» **Action item**:
The whole listing, apart from its images, should be restated word for word.

» **Recorded data**:
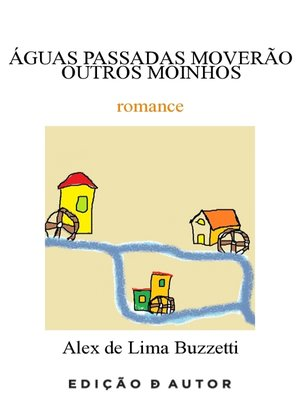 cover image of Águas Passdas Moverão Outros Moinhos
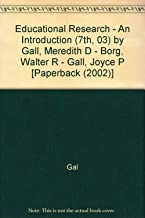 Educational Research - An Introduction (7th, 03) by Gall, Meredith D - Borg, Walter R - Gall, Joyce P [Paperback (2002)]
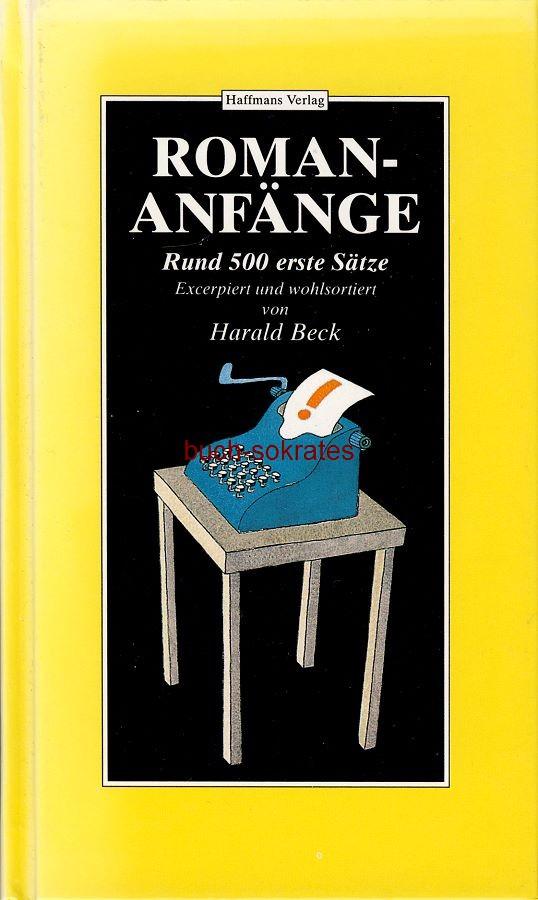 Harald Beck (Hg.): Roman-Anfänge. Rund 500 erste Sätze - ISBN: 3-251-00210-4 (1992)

» **Expected output**:
 cover image of Águas Passdas Moverão Outros Moinhos
 Educational Research - An Introduction (7th, 03) by Gall, Meredith D - Borg, Walter R - Gall, Joyce P [Paperback (2002)]
 Harald Beck (Hg.): Roman-Anfänge. Rund 500 erste Sätze - ISBN: 3-251-00210-4 (1992)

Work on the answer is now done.